Without skipping any entry, transcribe the data word for word.

####

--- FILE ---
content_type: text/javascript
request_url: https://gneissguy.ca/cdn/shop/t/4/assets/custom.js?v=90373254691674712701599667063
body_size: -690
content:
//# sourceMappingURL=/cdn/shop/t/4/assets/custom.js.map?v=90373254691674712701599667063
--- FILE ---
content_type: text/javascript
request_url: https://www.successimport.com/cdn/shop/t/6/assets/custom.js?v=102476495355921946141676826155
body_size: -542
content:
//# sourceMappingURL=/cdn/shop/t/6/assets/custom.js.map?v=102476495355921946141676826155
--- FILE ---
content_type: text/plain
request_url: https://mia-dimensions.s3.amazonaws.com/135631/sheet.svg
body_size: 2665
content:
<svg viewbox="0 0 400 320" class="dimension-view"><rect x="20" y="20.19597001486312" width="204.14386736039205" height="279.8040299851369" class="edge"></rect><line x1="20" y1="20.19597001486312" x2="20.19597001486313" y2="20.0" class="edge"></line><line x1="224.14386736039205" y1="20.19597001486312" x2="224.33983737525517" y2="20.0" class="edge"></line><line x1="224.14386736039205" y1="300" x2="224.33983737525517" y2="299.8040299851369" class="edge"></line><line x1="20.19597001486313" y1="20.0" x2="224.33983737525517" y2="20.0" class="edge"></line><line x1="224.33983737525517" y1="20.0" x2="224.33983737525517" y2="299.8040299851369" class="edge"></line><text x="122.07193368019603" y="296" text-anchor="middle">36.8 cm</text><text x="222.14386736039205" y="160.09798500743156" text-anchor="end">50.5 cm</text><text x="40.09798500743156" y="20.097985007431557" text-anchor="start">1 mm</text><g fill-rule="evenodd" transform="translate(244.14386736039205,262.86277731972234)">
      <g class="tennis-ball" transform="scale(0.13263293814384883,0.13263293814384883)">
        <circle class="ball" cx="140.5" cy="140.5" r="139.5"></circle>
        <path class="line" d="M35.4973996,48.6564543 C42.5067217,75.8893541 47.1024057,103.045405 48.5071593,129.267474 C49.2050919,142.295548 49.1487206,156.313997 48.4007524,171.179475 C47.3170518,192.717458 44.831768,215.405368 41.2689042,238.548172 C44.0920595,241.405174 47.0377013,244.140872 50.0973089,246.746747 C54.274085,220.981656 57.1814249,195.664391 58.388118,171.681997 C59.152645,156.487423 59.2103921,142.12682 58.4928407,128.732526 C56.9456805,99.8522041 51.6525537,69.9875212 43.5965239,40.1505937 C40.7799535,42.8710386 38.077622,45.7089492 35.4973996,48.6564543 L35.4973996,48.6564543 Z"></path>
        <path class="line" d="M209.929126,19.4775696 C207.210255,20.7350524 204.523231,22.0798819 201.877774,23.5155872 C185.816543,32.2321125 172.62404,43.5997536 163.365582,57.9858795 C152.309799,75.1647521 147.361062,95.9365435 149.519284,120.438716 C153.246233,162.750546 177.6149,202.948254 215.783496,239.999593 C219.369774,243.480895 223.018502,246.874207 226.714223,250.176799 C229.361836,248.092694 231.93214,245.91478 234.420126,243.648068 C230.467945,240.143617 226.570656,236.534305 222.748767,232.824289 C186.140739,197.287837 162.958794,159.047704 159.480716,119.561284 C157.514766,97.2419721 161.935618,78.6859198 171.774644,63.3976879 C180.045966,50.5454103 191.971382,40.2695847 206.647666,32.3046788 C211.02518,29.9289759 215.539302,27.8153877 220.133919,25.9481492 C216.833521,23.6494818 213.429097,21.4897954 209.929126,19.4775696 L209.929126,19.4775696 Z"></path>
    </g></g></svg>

####

* Completed exercise
--- FILE ---
content_type: text/javascript
request_url: https://gneissguy.ca/cdn/shop/t/4/assets/custom.js?v=90373254691674712701599667063
body_size: -690
content:
//# sourceMappingURL=/cdn/shop/t/4/assets/custom.js.map?v=90373254691674712701599667063
--- FILE ---
content_type: text/javascript
request_url: https://www.successimport.com/cdn/shop/t/6/assets/custom.js?v=102476495355921946141676826155
body_size: -542
content:
//# sourceMappingURL=/cdn/shop/t/6/assets/custom.js.map?v=102476495355921946141676826155
--- FILE ---
content_type: text/plain
request_url: https://mia-dimensions.s3.amazonaws.com/135631/sheet.svg
body_size: 2665
content:
<svg viewbox="0 0 400 320" class="dimension-view"><rect x="20" y="20.19597001486312" width="204.14386736039205" height="279.8040299851369" class="edge"></rect><line x1="20" y1="20.19597001486312" x2="20.19597001486313" y2="20.0" class="edge"></line><line x1="224.14386736039205" y1="20.19597001486312" x2="224.33983737525517" y2="20.0" class="edge"></line><line x1="224.14386736039205" y1="300" x2="224.33983737525517" y2="299.8040299851369" class="edge"></line><line x1="20.19597001486313" y1="20.0" x2="224.33983737525517" y2="20.0" class="edge"></line><line x1="224.33983737525517" y1="20.0" x2="224.33983737525517" y2="299.8040299851369" class="edge"></line><text x="122.07193368019603" y="296" text-anchor="middle">36.8 cm</text><text x="222.14386736039205" y="160.09798500743156" text-anchor="end">50.5 cm</text><text x="40.09798500743156" y="20.097985007431557" text-anchor="start">1 mm</text><g fill-rule="evenodd" transform="translate(244.14386736039205,262.86277731972234)">
      <g class="tennis-ball" transform="scale(0.13263293814384883,0.13263293814384883)">
        <circle class="ball" cx="140.5" cy="140.5" r="139.5"></circle>
        <path class="line" d="M35.4973996,48.6564543 C42.5067217,75.8893541 47.1024057,103.045405 48.5071593,129.267474 C49.2050919,142.295548 49.1487206,156.313997 48.4007524,171.179475 C47.3170518,192.717458 44.831768,215.405368 41.2689042,238.548172 C44.0920595,241.405174 47.0377013,244.140872 50.0973089,246.746747 C54.274085,220.981656 57.1814249,195.664391 58.388118,171.681997 C59.152645,156.487423 59.2103921,142.12682 58.4928407,128.732526 C56.9456805,99.8522041 51.6525537,69.9875212 43.5965239,40.1505937 C40.7799535,42.8710386 38.077622,45.7089492 35.4973996,48.6564543 L35.4973996,48.6564543 Z"></path>
        <path class="line" d="M209.929126,19.4775696 C207.210255,20.7350524 204.523231,22.0798819 201.877774,23.5155872 C185.816543,32.2321125 172.62404,43.5997536 163.365582,57.9858795 C152.309799,75.1647521 147.361062,95.9365435 149.519284,120.438716 C153.246233,162.750546 177.6149,202.948254 215.783496,239.999593 C219.369774,243.480895 223.018502,246.874207 226.714223,250.176799 C229.361836,248.092694 231.93214,245.91478 234.420126,243.648068 C230.467945,240.143617 226.570656,236.534305 222.748767,232.824289 C186.140739,197.287837 162.958794,159.047704 159.480716,119.561284 C157.514766,97.2419721 161.935618,78.6859198 171.774644,63.3976879 C180.045966,50.5454103 191.971382,40.2695847 206.647666,32.3046788 C211.02518,29.9289759 215.539302,27.8153877 220.133919,25.9481492 C216.833521,23.6494818 213.429097,21.4897954 209.929126,19.4775696 L209.929126,19.4775696 Z"></path>
    </g></g></svg>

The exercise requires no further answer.